I was walking home from the swimming pool today when I came across an
elderly gentleman having problems with his wife. He had parked in an
awkward spot and she lost her footing trying to get out of the car. He
was trying to help her up, but she couldn't straighten her legs - she
walked with a cane/walker and had virtually no leg strength.
I went over and assisted, trying to lift her up. However, her woollen
coat was lined with slippery material and I could not get a good grip.
Due to the position of the car door - blocked as it was by something on
the sidewalk frozen in the snow/ice - I could barely get a hold. The
three of us were crowded in the space afforded by a half-opened car
door. She was too frail to just grab by the arm and lift, so I had to
make sure I had her securely under the armpit - I was afraid I'd break
her arm if I held her any other way and leveraged her weight (she was
Two other gents came and between the four of us, we were able to move
her to a clear spot on the sidewalk - I had so much trouble with her
coat that I had quickly pulled the sleeve off her arm so I could hold
her without it slipping around. She then collapsed and we had to get
medical help. I stayed and supported her head as we waited for
assistance and wrapped her coat over her.

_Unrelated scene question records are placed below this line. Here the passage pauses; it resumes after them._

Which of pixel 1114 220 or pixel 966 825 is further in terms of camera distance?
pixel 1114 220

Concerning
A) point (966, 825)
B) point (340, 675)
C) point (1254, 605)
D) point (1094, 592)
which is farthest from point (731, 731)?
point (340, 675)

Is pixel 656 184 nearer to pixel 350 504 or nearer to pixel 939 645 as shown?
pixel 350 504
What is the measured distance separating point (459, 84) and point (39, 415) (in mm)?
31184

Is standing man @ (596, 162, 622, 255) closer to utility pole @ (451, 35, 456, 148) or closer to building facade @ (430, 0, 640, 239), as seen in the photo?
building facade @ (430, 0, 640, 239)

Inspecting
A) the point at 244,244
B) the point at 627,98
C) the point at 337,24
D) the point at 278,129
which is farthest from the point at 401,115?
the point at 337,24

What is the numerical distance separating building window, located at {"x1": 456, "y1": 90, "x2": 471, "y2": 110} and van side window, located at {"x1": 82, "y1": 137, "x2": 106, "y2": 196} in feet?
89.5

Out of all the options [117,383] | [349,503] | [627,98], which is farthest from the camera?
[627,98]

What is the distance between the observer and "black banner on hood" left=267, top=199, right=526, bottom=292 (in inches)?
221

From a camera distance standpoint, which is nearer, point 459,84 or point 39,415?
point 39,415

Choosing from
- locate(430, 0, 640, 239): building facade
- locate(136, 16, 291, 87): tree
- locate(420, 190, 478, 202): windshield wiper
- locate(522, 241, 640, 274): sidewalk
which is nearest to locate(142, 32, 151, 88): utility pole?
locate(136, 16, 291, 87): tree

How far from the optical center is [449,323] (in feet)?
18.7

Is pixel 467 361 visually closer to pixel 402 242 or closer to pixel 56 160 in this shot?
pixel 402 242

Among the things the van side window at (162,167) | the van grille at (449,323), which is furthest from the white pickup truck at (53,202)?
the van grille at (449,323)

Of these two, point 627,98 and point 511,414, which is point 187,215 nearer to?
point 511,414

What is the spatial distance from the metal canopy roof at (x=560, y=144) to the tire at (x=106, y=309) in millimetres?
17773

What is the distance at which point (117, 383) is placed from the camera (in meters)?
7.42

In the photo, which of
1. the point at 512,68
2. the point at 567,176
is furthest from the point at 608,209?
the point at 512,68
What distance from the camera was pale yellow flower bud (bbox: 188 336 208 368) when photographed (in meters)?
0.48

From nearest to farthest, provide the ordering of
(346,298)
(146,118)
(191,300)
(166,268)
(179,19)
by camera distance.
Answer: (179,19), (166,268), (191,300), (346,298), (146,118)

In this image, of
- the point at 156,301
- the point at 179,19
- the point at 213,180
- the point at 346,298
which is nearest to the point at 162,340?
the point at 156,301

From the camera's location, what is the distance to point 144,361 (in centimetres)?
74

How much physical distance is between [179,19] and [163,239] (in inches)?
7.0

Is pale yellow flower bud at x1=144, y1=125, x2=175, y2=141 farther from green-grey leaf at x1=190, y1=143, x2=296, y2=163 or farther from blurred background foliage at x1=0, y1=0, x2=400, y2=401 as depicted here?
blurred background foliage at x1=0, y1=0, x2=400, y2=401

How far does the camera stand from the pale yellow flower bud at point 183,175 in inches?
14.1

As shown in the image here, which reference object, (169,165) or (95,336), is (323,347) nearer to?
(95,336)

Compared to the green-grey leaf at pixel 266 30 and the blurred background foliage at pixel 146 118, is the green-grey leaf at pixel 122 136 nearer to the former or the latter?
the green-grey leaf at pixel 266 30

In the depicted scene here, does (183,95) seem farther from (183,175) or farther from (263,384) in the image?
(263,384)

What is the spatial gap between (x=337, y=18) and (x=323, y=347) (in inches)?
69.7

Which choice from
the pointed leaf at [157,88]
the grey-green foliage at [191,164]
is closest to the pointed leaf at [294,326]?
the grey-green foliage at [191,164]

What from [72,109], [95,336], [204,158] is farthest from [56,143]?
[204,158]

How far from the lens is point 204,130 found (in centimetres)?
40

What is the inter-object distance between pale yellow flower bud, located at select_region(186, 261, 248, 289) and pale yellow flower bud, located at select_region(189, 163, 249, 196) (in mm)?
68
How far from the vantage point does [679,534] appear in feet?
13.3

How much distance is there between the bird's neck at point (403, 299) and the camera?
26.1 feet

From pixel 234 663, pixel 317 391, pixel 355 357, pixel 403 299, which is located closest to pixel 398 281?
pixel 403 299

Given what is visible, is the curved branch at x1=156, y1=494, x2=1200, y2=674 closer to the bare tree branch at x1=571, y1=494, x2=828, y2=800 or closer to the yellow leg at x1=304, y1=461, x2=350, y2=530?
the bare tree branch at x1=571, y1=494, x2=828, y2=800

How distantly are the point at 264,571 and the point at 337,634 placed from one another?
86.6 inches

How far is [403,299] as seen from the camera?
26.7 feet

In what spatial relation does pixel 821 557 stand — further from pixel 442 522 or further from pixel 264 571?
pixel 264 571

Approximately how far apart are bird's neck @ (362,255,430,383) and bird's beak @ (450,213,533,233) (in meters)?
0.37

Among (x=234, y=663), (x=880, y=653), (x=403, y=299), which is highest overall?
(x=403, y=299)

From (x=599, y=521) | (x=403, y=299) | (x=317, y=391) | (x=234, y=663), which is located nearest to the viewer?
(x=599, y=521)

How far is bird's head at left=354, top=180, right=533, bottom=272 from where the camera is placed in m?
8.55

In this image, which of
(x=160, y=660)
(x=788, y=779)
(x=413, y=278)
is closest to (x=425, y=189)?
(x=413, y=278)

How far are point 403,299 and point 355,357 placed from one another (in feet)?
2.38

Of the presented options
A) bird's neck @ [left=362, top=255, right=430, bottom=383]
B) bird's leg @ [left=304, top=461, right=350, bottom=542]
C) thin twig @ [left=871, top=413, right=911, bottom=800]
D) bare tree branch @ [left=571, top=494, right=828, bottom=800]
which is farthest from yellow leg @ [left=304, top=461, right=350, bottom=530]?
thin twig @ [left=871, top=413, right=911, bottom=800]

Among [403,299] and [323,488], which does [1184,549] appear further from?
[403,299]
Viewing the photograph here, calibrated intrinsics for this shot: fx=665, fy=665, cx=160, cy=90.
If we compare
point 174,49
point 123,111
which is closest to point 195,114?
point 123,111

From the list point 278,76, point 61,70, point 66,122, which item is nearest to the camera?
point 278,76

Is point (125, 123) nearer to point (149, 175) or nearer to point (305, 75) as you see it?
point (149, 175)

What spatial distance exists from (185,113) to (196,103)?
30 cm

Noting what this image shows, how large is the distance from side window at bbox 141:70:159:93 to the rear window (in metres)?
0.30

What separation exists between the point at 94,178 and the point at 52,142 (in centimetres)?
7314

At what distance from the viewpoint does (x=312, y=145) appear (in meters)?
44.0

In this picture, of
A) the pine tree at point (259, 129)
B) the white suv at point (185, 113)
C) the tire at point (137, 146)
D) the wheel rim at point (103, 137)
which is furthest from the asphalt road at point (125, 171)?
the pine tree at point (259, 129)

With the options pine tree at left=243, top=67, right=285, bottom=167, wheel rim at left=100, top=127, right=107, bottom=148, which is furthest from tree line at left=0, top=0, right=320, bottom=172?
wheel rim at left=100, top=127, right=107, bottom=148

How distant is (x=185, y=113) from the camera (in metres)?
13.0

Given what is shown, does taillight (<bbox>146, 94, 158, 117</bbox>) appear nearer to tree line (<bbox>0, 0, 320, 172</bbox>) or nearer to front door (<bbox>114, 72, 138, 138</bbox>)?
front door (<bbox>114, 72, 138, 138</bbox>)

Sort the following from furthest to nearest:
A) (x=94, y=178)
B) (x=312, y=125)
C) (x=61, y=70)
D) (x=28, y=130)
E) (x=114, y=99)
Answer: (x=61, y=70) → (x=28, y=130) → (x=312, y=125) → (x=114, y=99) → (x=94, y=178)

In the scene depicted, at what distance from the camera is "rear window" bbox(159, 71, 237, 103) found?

Now my mother is similar, though a bit stronger than this woman. She
also uses a walker and needs assistance in/out of cars. However, she
doesn't wear such a coat. My brother is often around to help her and he
could lift her singlehandedly. But it did get me thinking - for someone
with frequent need for support, a coat with such a slippery liner seems
like a bad idea. It makes it easier to put the coat on or take it off,
but I think that support is more critical.
Would you, as sewists, take something like this in consideration if you
were making a coat for such a person? Do you think I'm out of line
suggesting that clothing that allows better grip for a caregiver should
be considered more important than some arbitrary fashion?